Un élément révélé éclairait par ailleurs de manière aveuglante le pourquoi des combats acharnés menés par les autorités, relayés par les médias aux ordres, contre les traitements précoces tels l'hydroxychloroquine et l'ivermectine : les contrats liant les parties stipulent en effet pour les gouvernements l’obligation de donner suite à leurs commandes de vaccins, y compris dans le cas où d'autres traitements émergeraient pour prévenir, traiter ou guérir COVID-19. Faut-il rappeler à ce sujet que les textes régissant l’autorisation de mise sur le marché d’un vaccin, fut-elle provisoire, la conditionnent à l’absence de traitement existant ? Faut-il donc feindre de nouveau l’étonnement face au pilonnage en règle de ces traitements et de tous ceux qui ont défendu leur remarquable efficacité ?

Comme le souligne fort justement le site Public Citizen à l’origine des révélations, « L'arbitrage privé reflète un déséquilibre de pouvoir. Il permet aux sociétés pharmaceutiques comme Pfizer de contourner les procédures juridiques nationales. Cela consolide le pouvoir des entreprises et sape la primauté du droit. » Du néolibéralisme pur sucre, en quelque sorte !

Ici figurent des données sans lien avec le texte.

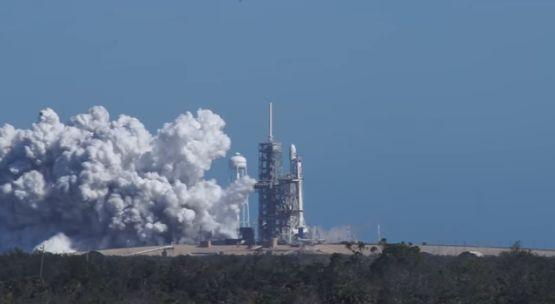 SpaceX провела первые огневые тестирования ракеты Falcon Heavy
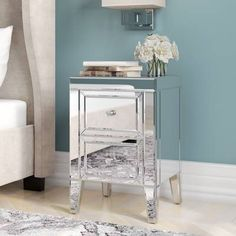 The beautiful and glamorous 2 drawer bedside table has a mirrored effect with a bevelled edge. This 2 drawer bedsid table will be a stylish addition to any bedroom. It has two drawers with elegant mock crystal handles. Mirror Bedside Table, Mirrored Side Tables, Side Tables Bedroom, Bedside Cabinet, Cube Side Table, Side Table With Storage, Table Storage, Mirrored Furniture, Bedroom Furniture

Alors que les traitements précoces sont refusés à la population, les biens-portants soupçonnés, la traque et la surveillance généralisées, la perversité des réponses sanitaires qui tentent d’être apportées se révèlent au final plus néfastes et funestes que l’infection elle-même, mais ne doivent plus être critiquées, puisqu’elle « menacent » la stabilité de l’État, et donc la manœuvre déployée sur le dos des citoyens, et notamment des plus fragiles : les racines eugénistes de la doxa néolibérale dans toute leur abjection, validant le combat et la survie des plus forts, dissimulées derrière les formules doucereuses de « solidarité et de santé » et autres sucreries intellectuelles !

L’arrivée du Covid 19 permettait donc de légaliser, via une alerte surjouée, le suicide économique d’un certain nombre de nations, occidentales avant tout, la disparition des petites structures de production et de service autant que l’incapacité de l’État dans ses missions de garantie du droit et de l’accès aux soins comme aux différents services culturels, et même l’euthanasie effective d’un certain nombre de citoyens parmi les plus fragiles (voir les prescriptions de Rivotril en Ehpad, jointe au refus de traiter précocement les patients infectés).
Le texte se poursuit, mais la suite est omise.